§ **CHALLENGES**:
1/ In the photography profile, swap "disposable cameras" for "instant cameras" and give the stretch from "Years Shooting: I" through "all the gear." again.
2/ Answer from the photography profile:
(a) What kind of camera was the first one picked up?
(b) Which digital format is currently in use?
(c) Was the photographer self-taught or mentored?
3/ Carry the photography profile forward from its last line.

§ **SELECTED PASSAGE**:

Years Shooting: I picked up my first camera between 6-8 years old… somewhere around there… It was those old disposable cameras with the big flash up on top of it. So I shot a lot on film for a lot of years. All through high school and through early travels I would always have something with me, whether it was a video camera or photo camera.
Go-To Camera: Right now I am using the Fujifilm digital format. I really enjoy the quality of the cameras and their lenses. The prices are better for somebody who is an enthusiast for shooting photos or video, and it’s cost-effective. I’m working with long lenses to prime lenses and just kind of having fun with all the gear.
Favorite shooting mode: My favorite camera is my Rolleiflex, a medium format camera to capture portraits.
Self-taught or Mentored? Self-taught.

§ **DATASET EXCERPT**:

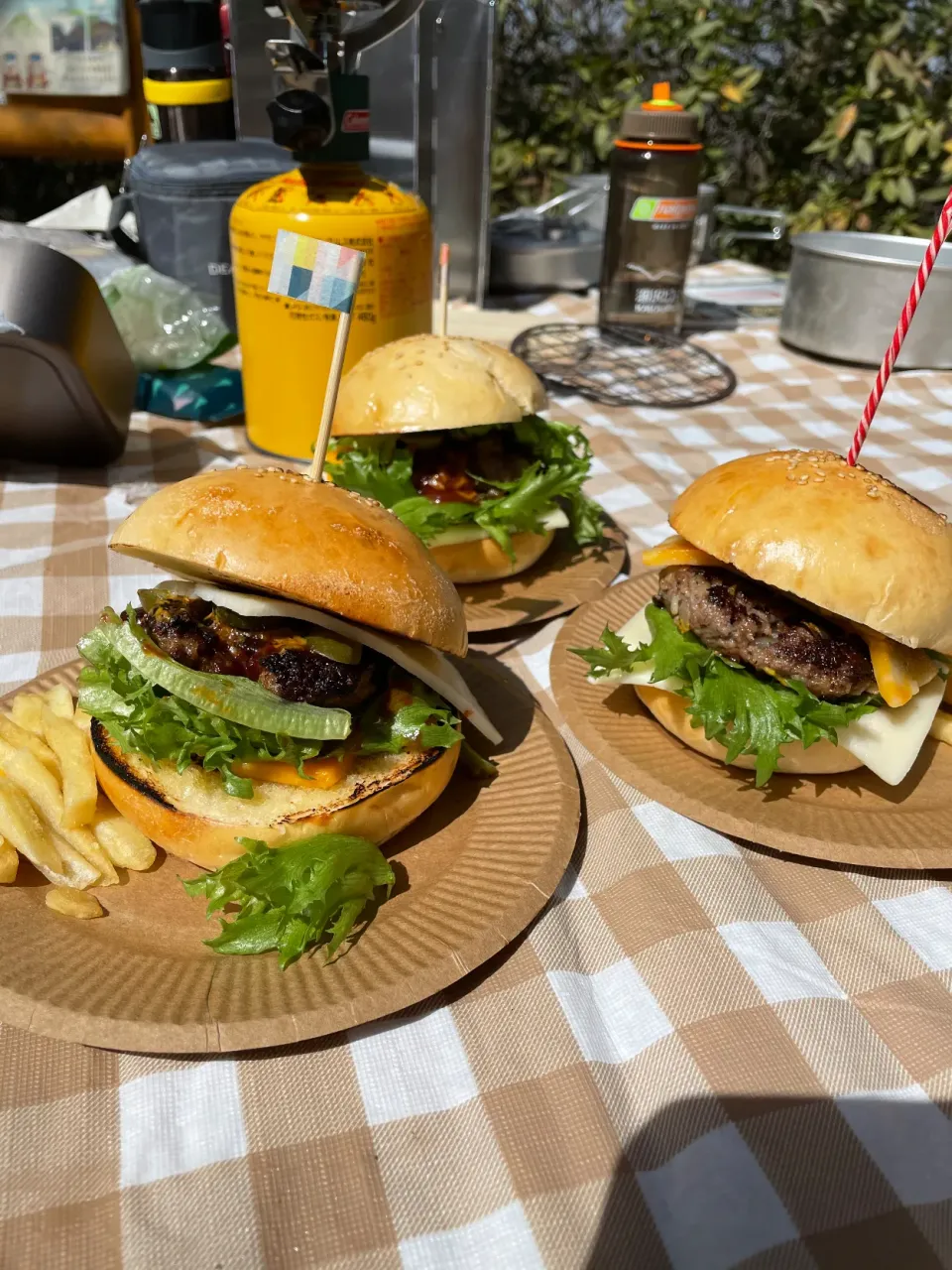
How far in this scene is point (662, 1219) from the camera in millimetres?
1260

§ **RESPONSE LIST**:
1/
Years Shooting: I picked up my first camera between 6-8 years old… somewhere around there… It was those old instant cameras with the big flash up on top of it. So I shot a lot on film for a lot of years. All through high school and through early travels I would always have something with me, whether it was a video camera or photo camera.
Go-To Camera: Right now I am using the Fujifilm digital format. I really enjoy the quality of the cameras and their lenses. The prices are better for somebody who is an enthusiast for shooting photos or video, and it’s cost-effective. I’m working with long lenses to prime lenses and just kind of having fun with all the gear.

2/
(a) Old disposable cameras with the big flash on top.
(b) The Fujifilm digital format.
(c) Self-taught.

3/
Photogs you admire: A lot of the people who I work with as a professional surfer are people whom I idolize. Surf photographers include Nelly [Dave Nelson], Tom Servais, Morgan Maasen, Russell Holliday, Cory Hansen, and all my friends who are photographers that I’ve worked with in the past and present… They are all some of my favorite photographers and they’re the reason why I like shooting photos, ‘cause of them.
Do your surfing and photography overlap? I think my passion for photography helped to work with other photographers while surfing because I really enjoy capturing those moments. I have a feeling of what they want to get and what I think it might look like.
Now, I still shoot some film stills with older, medium format 30mm and also, over the years, I’ve been adapting towards digital photography.
How did you decide to take your photography public? I’m a little bit shy with it, that’s for sure. It’s almost like surfing, like ‘Is this photo relevant?’ or ‘Are people gonna be stoked on it?’ But it got to the point where it was something I knew I wanted to grow. It’d be super fun to work with models or surfers and it’d be super fun to give back to something that’s given me everything.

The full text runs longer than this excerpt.